On Thu, Oct 5, 2023 at 2:35 PM Joe Perches <[email protected]> wrote:
>
> There were some recent attempts [1] [2] to make the K: field less noisy
> and its behavior more obvious. Ultimately, a shift in the default
> behavior and an associated command line flag is the best choice.
>
> Currently, K: will match keywords found in both patches and files.
>
> Matching content from entire files is (while documented) not obvious
> behavior and is usually not wanted by maintainers.
>
> Now only patch content will be matched against unless --keywords-in-file
> is also provided as an argument to get_maintainer.
>
> Add the actual keyword matched to the role or rolestats as well.
>
> For instance given the diff below that removes clang:
>
> diff --git a/drivers/hid/bpf/entrypoints/README b/drivers/hid/bpf/entrypoints/README
> index 147e0d41509f..f88eb19e8ef2 100644
> --- a/drivers/hid/bpf/entrypoints/README
> +++ b/drivers/hid/bpf/entrypoints/README
> @@ -1,4 +1,4 @@
> WARNING:
> If you change "entrypoints.bpf.c" do "make -j" in this directory to rebuild "entrypoints.skel.h".
> -Make sure to have clang 10 installed.
> +Make sure to have 10 installed.
> See Documentation/bpf/bpf_devel_QA.rst
>
> The new role/rolestats output includes ":Keyword:\b(?i:clang|llvm)\b"
>
> $ git diff drivers/hid/bpf/entrypoints/README | .scripts/get_maintainer.pl
> Jiri Kosina <[email protected]> (maintainer:HID CORE LAYER,commit_signer:1/1=100%)
> Benjamin Tissoires <[email protected]> (maintainer:HID CORE LAYER,commit_signer:1/1=100%,authored:1/1=100%,added_lines:4/4=100%)

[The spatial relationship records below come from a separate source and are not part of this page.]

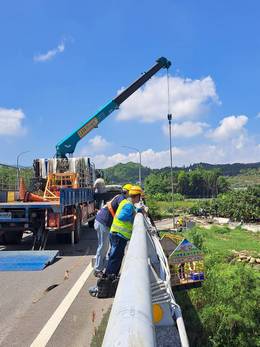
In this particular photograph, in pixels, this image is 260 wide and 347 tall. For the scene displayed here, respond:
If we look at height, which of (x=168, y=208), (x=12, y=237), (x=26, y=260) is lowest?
(x=168, y=208)

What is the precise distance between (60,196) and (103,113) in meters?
10.7

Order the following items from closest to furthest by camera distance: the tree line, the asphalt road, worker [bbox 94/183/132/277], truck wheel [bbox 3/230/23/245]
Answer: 1. the asphalt road
2. worker [bbox 94/183/132/277]
3. truck wheel [bbox 3/230/23/245]
4. the tree line

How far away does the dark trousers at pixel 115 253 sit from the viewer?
7.00 metres

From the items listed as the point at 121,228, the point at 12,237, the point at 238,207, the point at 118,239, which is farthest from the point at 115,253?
the point at 238,207

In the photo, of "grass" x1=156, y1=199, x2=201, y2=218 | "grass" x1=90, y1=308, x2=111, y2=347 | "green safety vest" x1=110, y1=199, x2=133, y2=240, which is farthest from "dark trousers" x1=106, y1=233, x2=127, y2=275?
"grass" x1=156, y1=199, x2=201, y2=218

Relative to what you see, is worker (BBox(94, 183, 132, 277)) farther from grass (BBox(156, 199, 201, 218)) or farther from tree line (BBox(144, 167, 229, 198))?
tree line (BBox(144, 167, 229, 198))

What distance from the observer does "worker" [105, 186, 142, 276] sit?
22.2 feet

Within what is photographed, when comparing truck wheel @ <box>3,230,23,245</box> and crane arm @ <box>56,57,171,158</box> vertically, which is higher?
crane arm @ <box>56,57,171,158</box>

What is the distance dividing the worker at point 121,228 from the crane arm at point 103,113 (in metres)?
13.7

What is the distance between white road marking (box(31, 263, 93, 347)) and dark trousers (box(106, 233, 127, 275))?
79 centimetres

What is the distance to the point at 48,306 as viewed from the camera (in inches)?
265

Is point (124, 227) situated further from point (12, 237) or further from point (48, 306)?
point (12, 237)

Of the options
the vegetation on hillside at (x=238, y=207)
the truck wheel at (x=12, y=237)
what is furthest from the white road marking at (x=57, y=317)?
the vegetation on hillside at (x=238, y=207)

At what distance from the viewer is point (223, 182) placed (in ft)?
485
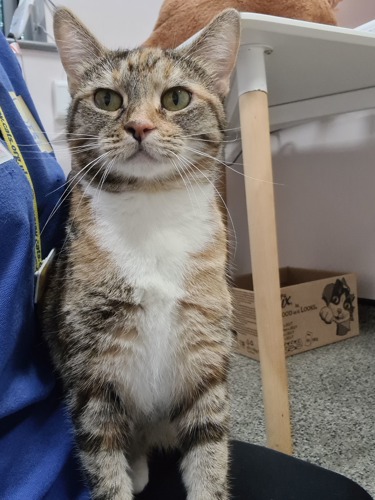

> Nathan Chancellor <[email protected]> (supporter:CLANG/LLVM BUILD SUPPORT:Keyword:\b(?i:clang|llvm)\b)
> Nick Desaulniers <[email protected]> (supporter:CLANG/LLVM BUILD SUPPORT:Keyword:\b(?i:clang|llvm)\b)
> Tom Rix <[email protected]> (reviewer:CLANG/LLVM BUILD SUPPORT:Keyword:\b(?i:clang|llvm)\b)
> Greg Kroah-Hartman <[email protected]> (commit_signer:1/1=100%)
> [email protected] (open list:HID CORE LAYER)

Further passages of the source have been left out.